Reproduce the lines of the listing starting at the line that contains "viewpoint (in metres)?" and ending at the line that contains "4066 millimetres", with both of those lines included.
+ + + + + + +
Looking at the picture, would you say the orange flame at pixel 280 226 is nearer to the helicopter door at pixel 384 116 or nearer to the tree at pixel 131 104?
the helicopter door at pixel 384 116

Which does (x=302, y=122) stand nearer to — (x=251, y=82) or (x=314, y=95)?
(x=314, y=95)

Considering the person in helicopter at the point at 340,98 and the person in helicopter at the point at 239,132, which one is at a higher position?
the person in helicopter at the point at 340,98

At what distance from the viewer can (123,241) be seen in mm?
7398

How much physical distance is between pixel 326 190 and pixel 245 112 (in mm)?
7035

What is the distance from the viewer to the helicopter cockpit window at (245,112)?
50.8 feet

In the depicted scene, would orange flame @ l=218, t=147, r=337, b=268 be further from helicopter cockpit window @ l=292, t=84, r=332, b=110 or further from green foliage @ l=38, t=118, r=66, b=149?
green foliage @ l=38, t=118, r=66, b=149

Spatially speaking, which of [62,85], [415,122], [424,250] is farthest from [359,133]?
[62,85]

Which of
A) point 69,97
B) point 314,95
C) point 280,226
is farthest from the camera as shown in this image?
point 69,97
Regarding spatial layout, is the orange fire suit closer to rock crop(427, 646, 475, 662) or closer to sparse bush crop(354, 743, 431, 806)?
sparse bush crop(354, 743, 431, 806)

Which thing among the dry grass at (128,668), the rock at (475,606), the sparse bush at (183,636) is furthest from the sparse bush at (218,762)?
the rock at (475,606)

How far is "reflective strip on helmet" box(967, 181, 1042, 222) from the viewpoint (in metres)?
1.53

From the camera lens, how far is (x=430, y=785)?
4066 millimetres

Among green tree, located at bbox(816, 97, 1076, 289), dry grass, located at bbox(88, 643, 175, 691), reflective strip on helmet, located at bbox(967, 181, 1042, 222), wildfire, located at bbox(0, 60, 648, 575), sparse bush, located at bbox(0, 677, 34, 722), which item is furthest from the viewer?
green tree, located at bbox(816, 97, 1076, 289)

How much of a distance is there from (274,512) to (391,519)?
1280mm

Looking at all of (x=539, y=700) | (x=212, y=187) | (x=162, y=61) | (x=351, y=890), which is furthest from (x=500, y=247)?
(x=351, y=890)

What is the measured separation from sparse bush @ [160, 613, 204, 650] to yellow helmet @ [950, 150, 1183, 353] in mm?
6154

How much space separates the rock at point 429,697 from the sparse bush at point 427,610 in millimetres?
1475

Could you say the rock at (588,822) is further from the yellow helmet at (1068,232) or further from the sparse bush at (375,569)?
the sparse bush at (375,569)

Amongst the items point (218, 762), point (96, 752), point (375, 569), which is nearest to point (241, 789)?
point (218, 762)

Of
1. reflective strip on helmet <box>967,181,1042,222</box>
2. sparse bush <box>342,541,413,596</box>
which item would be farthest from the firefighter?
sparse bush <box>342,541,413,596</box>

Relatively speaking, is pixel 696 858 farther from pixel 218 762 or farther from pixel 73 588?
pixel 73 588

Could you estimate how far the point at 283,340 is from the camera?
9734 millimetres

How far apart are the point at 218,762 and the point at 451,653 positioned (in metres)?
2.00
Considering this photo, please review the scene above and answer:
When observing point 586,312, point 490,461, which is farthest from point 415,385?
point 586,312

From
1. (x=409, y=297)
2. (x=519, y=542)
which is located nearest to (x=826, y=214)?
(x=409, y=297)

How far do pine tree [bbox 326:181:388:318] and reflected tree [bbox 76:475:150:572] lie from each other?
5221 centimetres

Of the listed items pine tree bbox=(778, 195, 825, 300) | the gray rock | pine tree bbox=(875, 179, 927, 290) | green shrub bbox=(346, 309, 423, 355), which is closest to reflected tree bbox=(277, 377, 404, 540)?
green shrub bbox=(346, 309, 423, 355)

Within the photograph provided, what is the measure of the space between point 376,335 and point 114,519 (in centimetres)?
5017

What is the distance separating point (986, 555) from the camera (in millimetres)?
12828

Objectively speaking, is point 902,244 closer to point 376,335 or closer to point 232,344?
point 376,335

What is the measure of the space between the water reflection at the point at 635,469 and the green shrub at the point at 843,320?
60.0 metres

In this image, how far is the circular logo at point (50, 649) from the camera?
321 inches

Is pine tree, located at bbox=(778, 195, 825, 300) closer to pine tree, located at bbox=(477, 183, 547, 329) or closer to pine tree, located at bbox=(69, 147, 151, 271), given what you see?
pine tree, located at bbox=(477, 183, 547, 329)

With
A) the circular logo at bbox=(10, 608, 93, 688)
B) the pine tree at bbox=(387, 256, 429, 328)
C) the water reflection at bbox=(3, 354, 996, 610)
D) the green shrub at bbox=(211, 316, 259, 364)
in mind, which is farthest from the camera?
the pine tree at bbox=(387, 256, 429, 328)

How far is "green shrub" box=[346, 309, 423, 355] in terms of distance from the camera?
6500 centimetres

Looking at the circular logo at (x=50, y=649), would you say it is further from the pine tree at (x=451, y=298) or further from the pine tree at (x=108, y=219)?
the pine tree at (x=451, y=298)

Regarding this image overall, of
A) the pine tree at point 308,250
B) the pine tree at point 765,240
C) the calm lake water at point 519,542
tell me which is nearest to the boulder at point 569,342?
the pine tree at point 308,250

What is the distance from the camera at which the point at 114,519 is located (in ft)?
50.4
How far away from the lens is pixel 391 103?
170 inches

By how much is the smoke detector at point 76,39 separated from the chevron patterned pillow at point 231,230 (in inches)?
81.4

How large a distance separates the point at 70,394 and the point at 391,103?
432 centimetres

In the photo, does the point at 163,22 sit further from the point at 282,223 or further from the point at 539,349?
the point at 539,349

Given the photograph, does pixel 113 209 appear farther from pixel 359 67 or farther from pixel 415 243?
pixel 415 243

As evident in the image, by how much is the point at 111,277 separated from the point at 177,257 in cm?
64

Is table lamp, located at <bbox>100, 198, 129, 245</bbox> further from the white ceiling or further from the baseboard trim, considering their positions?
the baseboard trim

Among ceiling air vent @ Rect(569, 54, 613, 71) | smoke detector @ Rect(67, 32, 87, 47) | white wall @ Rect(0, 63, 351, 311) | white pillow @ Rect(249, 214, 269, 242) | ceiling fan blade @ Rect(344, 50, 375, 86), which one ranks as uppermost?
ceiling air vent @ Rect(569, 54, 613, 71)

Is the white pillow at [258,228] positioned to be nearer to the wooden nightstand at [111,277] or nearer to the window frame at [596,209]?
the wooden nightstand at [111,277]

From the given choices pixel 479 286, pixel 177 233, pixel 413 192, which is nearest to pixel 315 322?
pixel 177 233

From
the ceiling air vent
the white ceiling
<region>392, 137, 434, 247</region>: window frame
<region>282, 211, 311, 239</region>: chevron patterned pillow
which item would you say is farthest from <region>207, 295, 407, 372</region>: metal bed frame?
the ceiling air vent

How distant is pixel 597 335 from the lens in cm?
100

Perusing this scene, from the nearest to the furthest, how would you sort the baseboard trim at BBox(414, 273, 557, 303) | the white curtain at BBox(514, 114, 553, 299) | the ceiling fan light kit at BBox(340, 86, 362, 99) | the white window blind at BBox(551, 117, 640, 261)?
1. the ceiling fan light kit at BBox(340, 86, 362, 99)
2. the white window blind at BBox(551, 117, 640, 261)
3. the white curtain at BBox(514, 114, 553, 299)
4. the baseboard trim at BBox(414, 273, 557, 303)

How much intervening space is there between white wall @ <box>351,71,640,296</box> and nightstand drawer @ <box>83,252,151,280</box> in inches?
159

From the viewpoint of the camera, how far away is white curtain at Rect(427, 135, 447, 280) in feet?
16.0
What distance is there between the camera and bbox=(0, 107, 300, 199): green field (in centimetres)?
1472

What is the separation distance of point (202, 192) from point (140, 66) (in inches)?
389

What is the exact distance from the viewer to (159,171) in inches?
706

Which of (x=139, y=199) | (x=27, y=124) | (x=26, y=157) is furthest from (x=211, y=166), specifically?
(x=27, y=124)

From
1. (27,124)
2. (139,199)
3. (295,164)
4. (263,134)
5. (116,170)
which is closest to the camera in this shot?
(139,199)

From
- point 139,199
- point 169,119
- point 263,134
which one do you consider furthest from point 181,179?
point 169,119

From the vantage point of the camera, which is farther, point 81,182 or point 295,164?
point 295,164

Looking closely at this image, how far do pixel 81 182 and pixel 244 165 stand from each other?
+ + + + + + +
* **CORRECT RESULT**
How far is "reflective strip on helmet" box(967, 181, 1042, 222) from the viewpoint (in metres)?
1.53

From the camera lens, how far is (x=430, y=785)?
4066 millimetres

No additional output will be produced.